> **Excerpt provided**
◇ ◇ ◇ ◇ ◇
A little larger than the violin — though never quite as large as its acoustics would wish — and tuned a perfect fifth below.
The viola is the string family’s great compromise. Acoustically it ought to be half again the size of the violin; held under the chin, it cannot be. So the player and the maker between them have, for four centuries, conspired in a small fiction — a body slightly too small for its lowest string, slightly too large to be played as a violin — and the result is a voice unlike any other in the orchestra.
It is the inner voice. Beneath the violins, above the cellos, the viola carries the harmonies that bind the strings together — and, on its own, a timbre that is by turns warm, husky, plaintive, even hollow. The nineteenth century thought of it as the alto of the choir. The twentieth gave it concertos and asked it, finally, to sing alone.
Mechanism
In its parts the viola is a violin enlarged: spruce belly, maple back and ribs, ebony fingerboard, a soundpost set just inside the bridge foot. Four strings — C, G, D, A — each tuned a perfect fifth above the last, and a perfect fifth below the violin throughout. The bow is heavier than the violin’s and a little shorter, weighted to draw a fuller sound from the thicker strings.
Body lengths range, by long custom, from about thirty-nine to forty-three centimetres — there is no single standard. A larger instrument speaks more on the C string and rewards a player with the reach for it; a smaller one is lighter under the chin and nimbler in the upper register. Every violist chooses their compromise.
Voice and Character
Berlioz — who heard the viola more clearly than most of his contemporaries — wrote that “of all the instruments in the orchestra, the one whose excellent qualities have been longest misunderstood is the viola.” He set out, in Harold en Italie, to correct the misreading. He did not entirely succeed; the viola has remained, even now, a little misunderstood. But the music written for it since gives the lie to the old jokes.
The instrument’s great gift is the colour of its middle. It is grainier than the violin and lighter than the cello, and the harmonics it produces — particularly in the lower two strings — give it a peculiar, slightly veiled quality that orchestrators have learned to use as a shadow under the brighter voices. Mahler knew this. So did Strauss, and Bartók, and Britten.
“Of all the instruments in the orchestra, the one whose excellent qualities have been longest misunderstood is the viola.”
— Hector Berlioz, Treatise on Instrumentation
Write for the viola as for an alto voice that has lived a little. It is capable of brilliance — but it is more often eloquent, and that is the gift to take.
◇ ◇ ◇ ◇ ◇
Pull out, word for word, the stretch from "It is the inner" through "the thicker strings." in the text on the viola above.
◇ ◇ ◇ ◇ ◇
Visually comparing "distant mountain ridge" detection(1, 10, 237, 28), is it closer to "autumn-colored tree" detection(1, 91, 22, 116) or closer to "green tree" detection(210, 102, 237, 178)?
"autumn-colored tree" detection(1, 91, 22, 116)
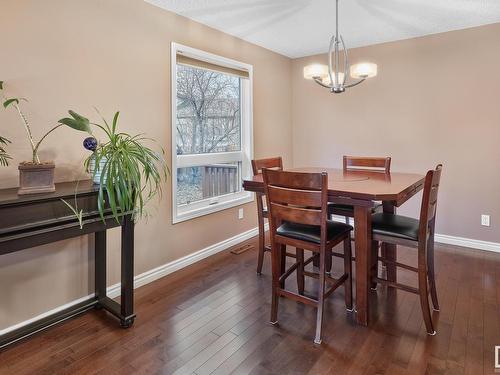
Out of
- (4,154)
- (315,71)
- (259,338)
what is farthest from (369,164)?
(4,154)

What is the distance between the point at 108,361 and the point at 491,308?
250cm

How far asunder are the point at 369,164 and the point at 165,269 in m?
2.12

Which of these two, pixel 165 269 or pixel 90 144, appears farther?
pixel 165 269

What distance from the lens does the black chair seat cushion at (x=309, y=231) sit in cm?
205

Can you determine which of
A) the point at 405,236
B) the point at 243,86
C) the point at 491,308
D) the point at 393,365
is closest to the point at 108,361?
the point at 393,365

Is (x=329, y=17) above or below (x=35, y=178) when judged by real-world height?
above

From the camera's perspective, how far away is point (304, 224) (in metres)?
2.10

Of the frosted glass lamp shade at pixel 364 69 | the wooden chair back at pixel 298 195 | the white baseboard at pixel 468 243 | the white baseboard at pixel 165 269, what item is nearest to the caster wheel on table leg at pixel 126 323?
the white baseboard at pixel 165 269

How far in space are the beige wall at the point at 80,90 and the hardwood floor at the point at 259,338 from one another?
299 millimetres

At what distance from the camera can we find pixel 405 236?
2.05 meters

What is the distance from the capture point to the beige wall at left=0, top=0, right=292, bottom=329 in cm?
197

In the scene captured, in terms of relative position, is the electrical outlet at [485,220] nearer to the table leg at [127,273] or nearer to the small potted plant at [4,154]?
the table leg at [127,273]

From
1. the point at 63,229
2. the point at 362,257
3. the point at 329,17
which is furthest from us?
the point at 329,17

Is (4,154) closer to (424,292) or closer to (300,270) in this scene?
(300,270)
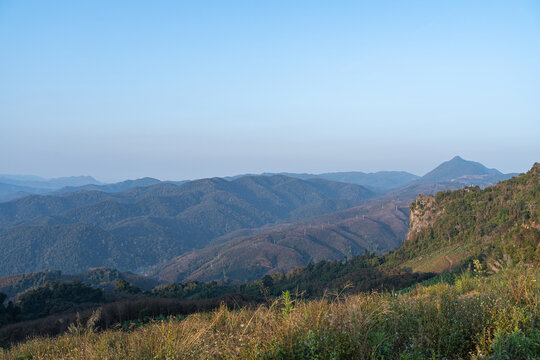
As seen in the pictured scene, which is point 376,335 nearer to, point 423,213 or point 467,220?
point 467,220

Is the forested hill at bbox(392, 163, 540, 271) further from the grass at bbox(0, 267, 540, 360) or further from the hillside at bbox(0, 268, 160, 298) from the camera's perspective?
the hillside at bbox(0, 268, 160, 298)

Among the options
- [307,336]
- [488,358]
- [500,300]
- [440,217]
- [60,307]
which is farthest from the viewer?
[440,217]

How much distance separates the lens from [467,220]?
61.2m

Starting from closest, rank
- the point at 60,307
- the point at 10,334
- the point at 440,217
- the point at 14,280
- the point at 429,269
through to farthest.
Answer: the point at 10,334, the point at 60,307, the point at 429,269, the point at 440,217, the point at 14,280

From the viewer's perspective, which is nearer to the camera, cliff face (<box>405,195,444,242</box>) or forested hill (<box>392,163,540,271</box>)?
forested hill (<box>392,163,540,271</box>)

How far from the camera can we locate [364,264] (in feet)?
258

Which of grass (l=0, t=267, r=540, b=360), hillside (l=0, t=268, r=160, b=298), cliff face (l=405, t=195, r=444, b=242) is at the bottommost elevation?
hillside (l=0, t=268, r=160, b=298)

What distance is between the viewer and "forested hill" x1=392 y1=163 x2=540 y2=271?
4022 centimetres

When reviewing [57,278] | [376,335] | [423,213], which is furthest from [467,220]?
[57,278]

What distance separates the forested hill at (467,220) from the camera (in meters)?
40.2

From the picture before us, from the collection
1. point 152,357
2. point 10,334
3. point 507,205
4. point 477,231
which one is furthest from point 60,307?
point 507,205

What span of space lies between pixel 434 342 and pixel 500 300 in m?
2.18

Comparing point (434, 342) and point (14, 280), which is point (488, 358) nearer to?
point (434, 342)

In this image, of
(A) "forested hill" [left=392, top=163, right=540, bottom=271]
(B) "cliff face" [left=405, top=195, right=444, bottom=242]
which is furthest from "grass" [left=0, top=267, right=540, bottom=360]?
(B) "cliff face" [left=405, top=195, right=444, bottom=242]
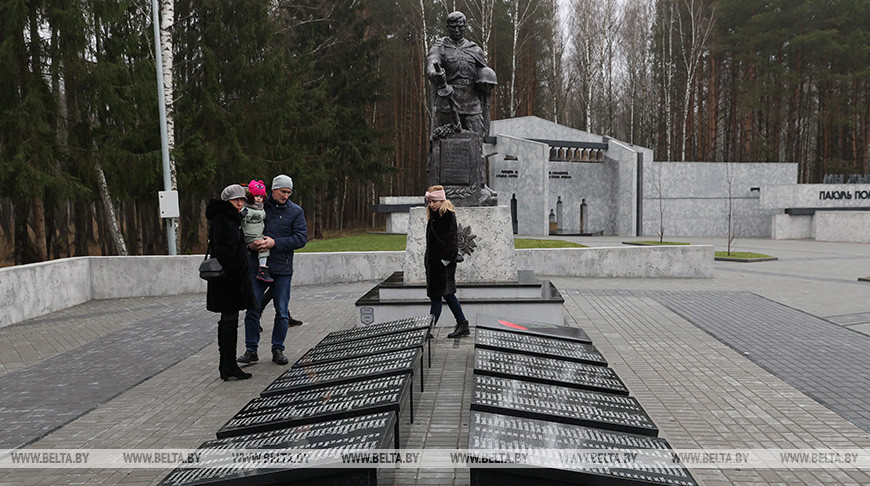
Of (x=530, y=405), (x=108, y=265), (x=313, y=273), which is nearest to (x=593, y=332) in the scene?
(x=530, y=405)

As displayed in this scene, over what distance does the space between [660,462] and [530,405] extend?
819 millimetres

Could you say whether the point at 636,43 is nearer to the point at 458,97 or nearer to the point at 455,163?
the point at 458,97

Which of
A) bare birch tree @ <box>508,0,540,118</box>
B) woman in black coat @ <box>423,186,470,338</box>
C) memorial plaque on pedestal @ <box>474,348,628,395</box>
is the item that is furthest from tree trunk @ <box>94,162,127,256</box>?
bare birch tree @ <box>508,0,540,118</box>

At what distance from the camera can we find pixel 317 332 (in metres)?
7.82

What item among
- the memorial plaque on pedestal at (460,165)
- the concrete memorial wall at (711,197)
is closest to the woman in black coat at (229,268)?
the memorial plaque on pedestal at (460,165)

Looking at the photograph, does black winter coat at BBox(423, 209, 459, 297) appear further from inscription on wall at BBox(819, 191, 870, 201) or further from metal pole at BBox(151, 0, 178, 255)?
inscription on wall at BBox(819, 191, 870, 201)

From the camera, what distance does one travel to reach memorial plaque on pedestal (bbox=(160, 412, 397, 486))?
2.49 m

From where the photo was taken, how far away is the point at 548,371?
406cm

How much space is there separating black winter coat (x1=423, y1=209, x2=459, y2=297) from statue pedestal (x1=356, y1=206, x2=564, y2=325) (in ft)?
3.64

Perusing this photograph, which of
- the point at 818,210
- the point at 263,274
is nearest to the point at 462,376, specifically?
the point at 263,274

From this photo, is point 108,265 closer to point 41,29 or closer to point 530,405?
point 41,29

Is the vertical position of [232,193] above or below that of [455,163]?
below

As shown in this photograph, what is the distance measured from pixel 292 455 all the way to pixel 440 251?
4021mm

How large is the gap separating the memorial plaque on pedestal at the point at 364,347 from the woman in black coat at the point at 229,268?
98 centimetres
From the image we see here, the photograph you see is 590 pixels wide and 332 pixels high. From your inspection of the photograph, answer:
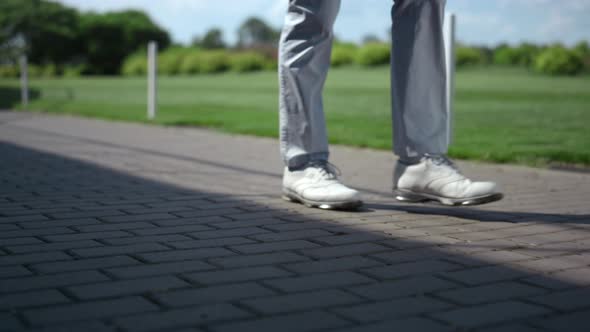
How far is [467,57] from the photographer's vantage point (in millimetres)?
34281

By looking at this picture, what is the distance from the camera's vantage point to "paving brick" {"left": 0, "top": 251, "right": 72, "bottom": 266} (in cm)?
222

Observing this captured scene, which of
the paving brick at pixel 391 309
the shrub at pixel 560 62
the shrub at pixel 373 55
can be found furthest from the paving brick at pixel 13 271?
the shrub at pixel 373 55

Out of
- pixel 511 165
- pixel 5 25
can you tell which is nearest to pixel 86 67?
pixel 5 25

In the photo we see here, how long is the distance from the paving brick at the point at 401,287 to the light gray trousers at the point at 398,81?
128 centimetres

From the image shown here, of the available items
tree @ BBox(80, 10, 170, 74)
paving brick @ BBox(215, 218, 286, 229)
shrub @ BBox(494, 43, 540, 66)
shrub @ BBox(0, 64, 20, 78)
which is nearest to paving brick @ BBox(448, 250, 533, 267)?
paving brick @ BBox(215, 218, 286, 229)

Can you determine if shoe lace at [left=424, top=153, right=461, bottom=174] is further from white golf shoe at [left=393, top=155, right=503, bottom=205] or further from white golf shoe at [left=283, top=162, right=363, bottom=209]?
white golf shoe at [left=283, top=162, right=363, bottom=209]

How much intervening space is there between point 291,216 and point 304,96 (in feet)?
1.82

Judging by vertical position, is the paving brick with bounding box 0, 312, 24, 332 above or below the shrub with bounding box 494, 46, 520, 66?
below

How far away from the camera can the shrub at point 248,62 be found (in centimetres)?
4334

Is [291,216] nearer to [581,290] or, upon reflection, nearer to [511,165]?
[581,290]

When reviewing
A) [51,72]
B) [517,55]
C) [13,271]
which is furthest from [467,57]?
[51,72]

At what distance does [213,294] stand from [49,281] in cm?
48

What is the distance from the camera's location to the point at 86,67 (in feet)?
221

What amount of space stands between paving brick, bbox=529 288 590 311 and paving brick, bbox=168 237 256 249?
1053 mm
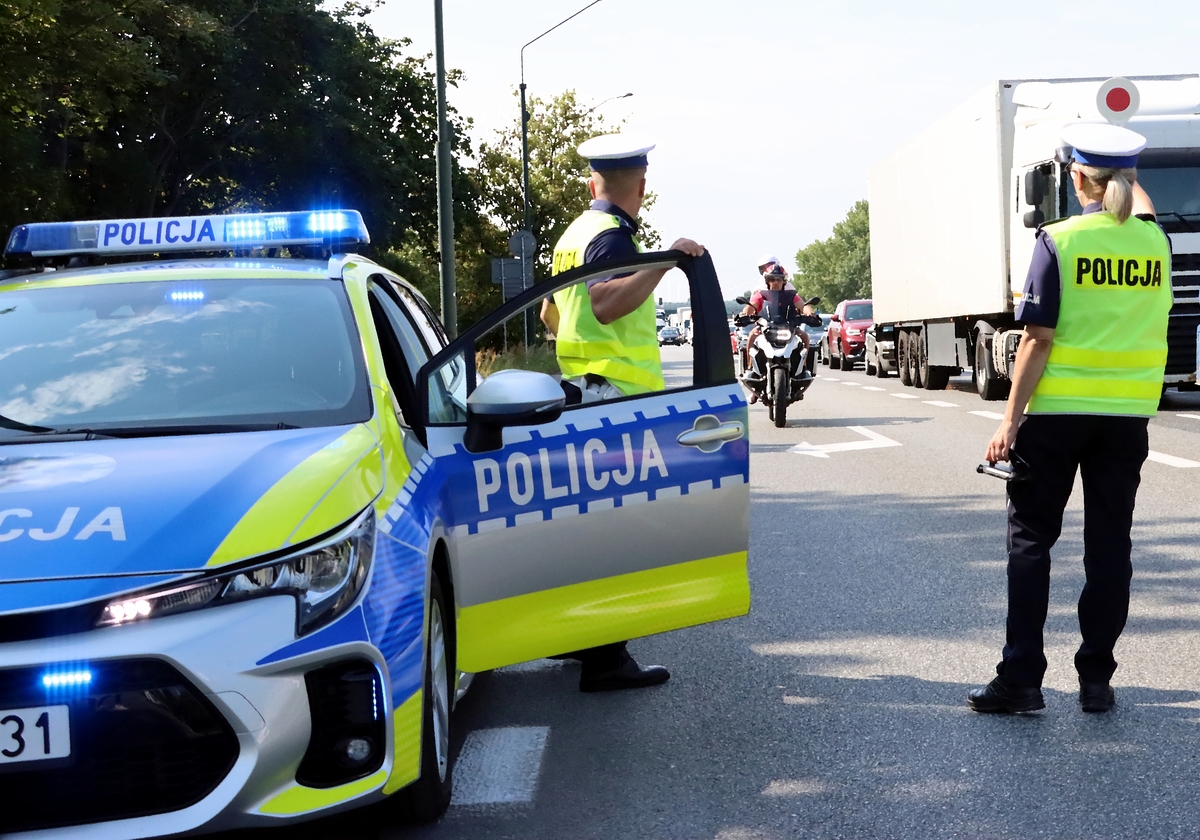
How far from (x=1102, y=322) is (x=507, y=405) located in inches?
79.1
◇ ◇ ◇ ◇ ◇
> **In response**
It is the inner voice. Beneath the violins, above the cellos, the viola carries the harmonies that bind the strings together — and, on its own, a timbre that is by turns warm, husky, plaintive, even hollow. The nineteenth century thought of it as the alto of the choir. The twentieth gave it concertos and asked it, finally, to sing alone.
Mechanism
In its parts the viola is a violin enlarged: spruce belly, maple back and ribs, ebony fingerboard, a soundpost set just inside the bridge foot. Four strings — C, G, D, A — each tuned a perfect fifth above the last, and a perfect fifth below the violin throughout. The bow is heavier than the violin’s and a little shorter, weighted to draw a fuller sound from the thicker strings.